我想画一个摆线针,该摆线针与其他摆线针一样,但我不知道该怎么做。这是我的代码。

import numpy as np
import matplotlib.pyplot as plt
import math

from matplotlib import animation

#r = float(input('write r\n'))
#R = float(input('write R\n'))
r = 1
R  = 1
x  = []
y  = []
x2 = []
y2 = []
x3 = []
y3 = []

length=[0]

fig, ax = plt.subplots()
ln, = plt.plot([], [], 'r', animated=True)
f = np.linspace(0, 10*r*math.pi, 1000)


def init():
ax.set_xlim(-r,  12*r*math.pi)
ax.set_ylim(-4*r, 4*r)
return ln,

def update2(frame):
    #parametric equations of cycloid
    x0 = r * (frame - math.sin(frame))
    y0 = r * (1 - math.cos(frame))
    x.append(x0)
    y.append(y0)

#derivative of cycloid
dx = r * (1 - math.cos(frame))
dy = r * math.sin(frame)

#center of circle
a = dy * dy + dx * dx
b = (-2 * x0 * dy) - (2 * frame * dy * dy) + (2 * y0 * dx) - (2 * frame * dx * dx)
c = (x0 * x0) + (2 * frame * x0 * dy) + (frame * frame * dy * dy) + (y0 * y0) - (2 * frame * y0 * dx) + (frame * frame * dx * dx) -1
t1 = (-b - math.sqrt(b * b - 4 * a * c)) / (2 * a)
#t2 = (-b + math.sqrt(b * b - 4 * a * c)) / (2 * a)
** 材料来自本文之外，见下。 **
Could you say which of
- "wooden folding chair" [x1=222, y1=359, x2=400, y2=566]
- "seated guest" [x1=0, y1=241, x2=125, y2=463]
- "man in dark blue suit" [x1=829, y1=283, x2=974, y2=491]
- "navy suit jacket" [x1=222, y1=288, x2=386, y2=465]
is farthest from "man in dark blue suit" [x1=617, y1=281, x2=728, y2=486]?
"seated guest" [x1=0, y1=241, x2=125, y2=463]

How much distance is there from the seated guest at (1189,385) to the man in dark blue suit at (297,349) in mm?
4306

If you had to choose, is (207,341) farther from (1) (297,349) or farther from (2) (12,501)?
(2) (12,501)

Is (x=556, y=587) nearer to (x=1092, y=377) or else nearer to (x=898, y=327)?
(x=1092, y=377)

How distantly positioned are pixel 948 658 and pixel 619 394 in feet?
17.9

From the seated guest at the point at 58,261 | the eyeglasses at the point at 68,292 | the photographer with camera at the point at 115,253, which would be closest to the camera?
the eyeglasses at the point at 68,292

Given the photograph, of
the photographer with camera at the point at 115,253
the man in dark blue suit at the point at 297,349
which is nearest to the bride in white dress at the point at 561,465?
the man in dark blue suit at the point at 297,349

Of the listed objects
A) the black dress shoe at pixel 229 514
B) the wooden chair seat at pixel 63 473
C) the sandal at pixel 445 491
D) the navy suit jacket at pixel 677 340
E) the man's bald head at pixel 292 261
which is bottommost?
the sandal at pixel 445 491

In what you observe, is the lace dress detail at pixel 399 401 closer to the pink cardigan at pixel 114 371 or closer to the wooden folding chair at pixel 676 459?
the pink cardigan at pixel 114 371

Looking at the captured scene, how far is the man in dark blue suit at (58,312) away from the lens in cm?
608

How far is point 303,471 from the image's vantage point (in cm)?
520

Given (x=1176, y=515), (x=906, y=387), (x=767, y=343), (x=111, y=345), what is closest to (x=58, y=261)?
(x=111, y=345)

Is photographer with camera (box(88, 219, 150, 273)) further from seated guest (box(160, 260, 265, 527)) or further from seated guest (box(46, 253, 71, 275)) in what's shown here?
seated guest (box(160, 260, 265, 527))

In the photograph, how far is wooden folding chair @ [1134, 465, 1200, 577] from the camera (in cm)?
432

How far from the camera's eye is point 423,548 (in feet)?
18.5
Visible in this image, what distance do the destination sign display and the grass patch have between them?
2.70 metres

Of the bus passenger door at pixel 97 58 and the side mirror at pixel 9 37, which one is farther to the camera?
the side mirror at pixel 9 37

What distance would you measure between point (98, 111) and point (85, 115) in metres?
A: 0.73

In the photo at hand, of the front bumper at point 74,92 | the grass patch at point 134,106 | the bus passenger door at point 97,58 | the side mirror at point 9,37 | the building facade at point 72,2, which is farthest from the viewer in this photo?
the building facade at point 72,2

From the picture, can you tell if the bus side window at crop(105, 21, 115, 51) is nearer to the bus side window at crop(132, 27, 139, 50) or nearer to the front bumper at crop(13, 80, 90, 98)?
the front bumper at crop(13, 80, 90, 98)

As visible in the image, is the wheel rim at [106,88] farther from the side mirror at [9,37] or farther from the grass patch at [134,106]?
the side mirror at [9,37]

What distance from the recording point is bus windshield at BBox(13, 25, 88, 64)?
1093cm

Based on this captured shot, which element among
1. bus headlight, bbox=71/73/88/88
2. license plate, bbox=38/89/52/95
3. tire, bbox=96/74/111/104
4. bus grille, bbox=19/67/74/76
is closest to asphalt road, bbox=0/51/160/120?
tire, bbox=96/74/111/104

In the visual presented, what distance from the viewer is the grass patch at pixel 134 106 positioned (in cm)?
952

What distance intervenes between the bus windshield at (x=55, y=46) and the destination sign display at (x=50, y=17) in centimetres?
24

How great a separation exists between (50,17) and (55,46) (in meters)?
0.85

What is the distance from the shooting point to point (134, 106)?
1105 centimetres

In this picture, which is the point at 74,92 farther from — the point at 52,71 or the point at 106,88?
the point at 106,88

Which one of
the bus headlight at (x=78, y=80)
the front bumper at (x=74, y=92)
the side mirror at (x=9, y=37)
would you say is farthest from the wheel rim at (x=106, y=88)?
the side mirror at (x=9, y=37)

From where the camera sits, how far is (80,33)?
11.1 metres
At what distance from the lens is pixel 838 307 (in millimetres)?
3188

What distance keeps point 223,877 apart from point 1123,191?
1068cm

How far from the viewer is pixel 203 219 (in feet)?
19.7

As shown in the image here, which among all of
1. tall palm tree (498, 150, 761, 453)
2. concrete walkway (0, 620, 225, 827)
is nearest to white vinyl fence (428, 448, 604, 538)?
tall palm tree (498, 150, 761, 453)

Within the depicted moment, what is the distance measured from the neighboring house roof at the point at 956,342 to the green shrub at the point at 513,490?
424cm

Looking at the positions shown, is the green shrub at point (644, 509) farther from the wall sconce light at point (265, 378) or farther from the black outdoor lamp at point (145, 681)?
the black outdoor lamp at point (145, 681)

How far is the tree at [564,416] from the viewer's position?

center1x=(x0-dy*(t1-x0))*R
center1y=(y0+dx*(t1-x0))*R
#center2x=(x0-dy*(t2-x0))*R
#center2y=(y0+dx*(t2-x0))*R

#length of cycloid
length.append(math.sqrt(x0*x0 + y0*y0))
dl=sum(length)
param = dl / R

W1x = center1x + R * math.cos(-param)
W1y = center1y + R * math.sin(-param)
#W2x = center2x + R * math.cos(-param)
#W2y = center2y + R * math.sin(-param)

x2.append(W1x)
y2.append(W1y)
#x3.append(W2x)
#y3.append(W2y)

ln.set_data([x, x2], [y, y2])
return ln,


ani = animation.FuncAnimation(fig, update2, frames=f,init_func=init, blit=True, interval = 0.1, repeat = False)
plt.show()


在我的函数update2中,我创建了第一个摆线的参数方程,然后尝试获取应该在第一个摆线上的第二个摆线的点的坐标。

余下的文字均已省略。